[geeks] paint that retains polarisation?

Francois Dion francois.dion at gmail.com
Tue Sep 30 12:47:32 CDT 2008


On Fri, Sep 26, 2008 at 1:53 PM, Francois Dion <francois.dion at gmail.com> wrote:
> But back to my original question. I'm looking to retain as much of the
> light polarization as possible. Why? For 3D.
>
> I have a mirror splitter/combiner in front of the projector, using 4
> mirrors, and in front of that, a pair of linear polarizing filters.
> One at 45, the other at 135 degree. I have the matching 45/135 glasses
> with a metal frame, aviator style, same type of polarization as IMAX
> theather. This is different than the Real D system which uses circular
> polarization, but it is the same concept.
>
> I feed the projector from my HTPC, with mplayer displaying the movie
> in an over/under setup, so my mirror setup is vertical. The external
> mirrors are aligned so that the two images are superimposed. Up to
> now, all is good. But the paint on the wall doesn't retain enough of
> the polarization and it is ghosting way too much.
>
> Francois

Contacted Behr and they replied that they dont have polarization
retention as data for their paint. Not surprising. For now I'll use a
retractable silverscreen (da lite, from a bygone era).
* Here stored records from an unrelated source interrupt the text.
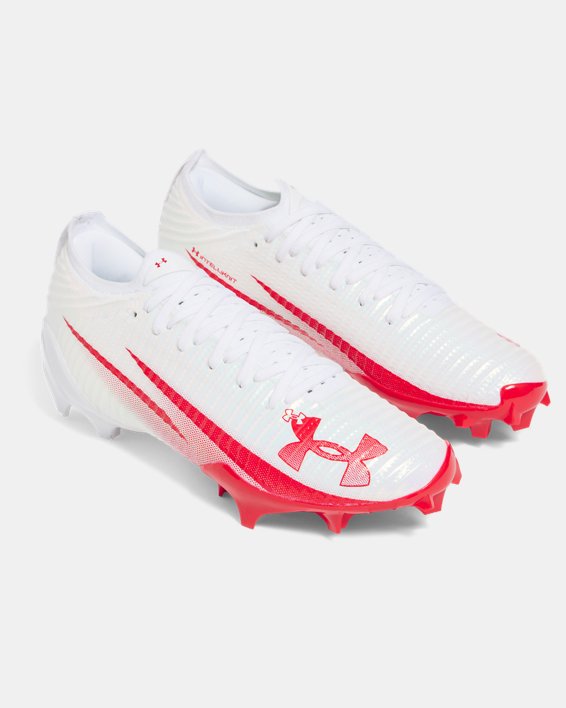 UA Blur Pro Men's Football Cleats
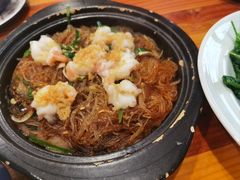 -绿茶餐厅(成都天府红店)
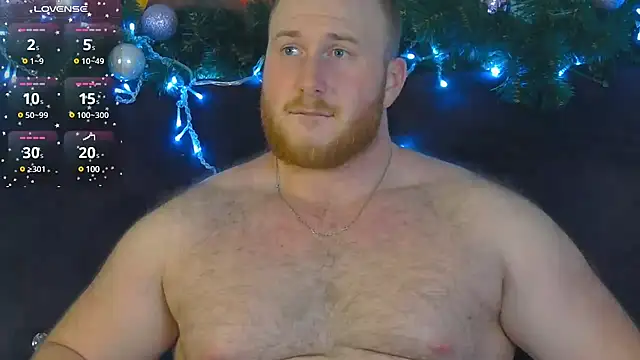 RoddyStill online show from December 28, 2024, 11:26 pm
It is smaller
than what I wanted (about 65" diagonal fully extended but about 54"
usable in cinemascope ratio) but it'll do for now.

BTW, Panasonic just demoed a 3d bluray system:

http://www.blu-ray.com/news/?id=1838

Of course the person doing the review is a bit confused. Polarised
systems have always been used in theaters since the 1950s. It would be
surprising he saw presentations in anaglyphic format (red/blue or
red/cyan) outside of his house...

The good news in all of that is that if they get this to market, we
will finally see home movies in dual stream or over/under format
instead of field sequential or anaglyph.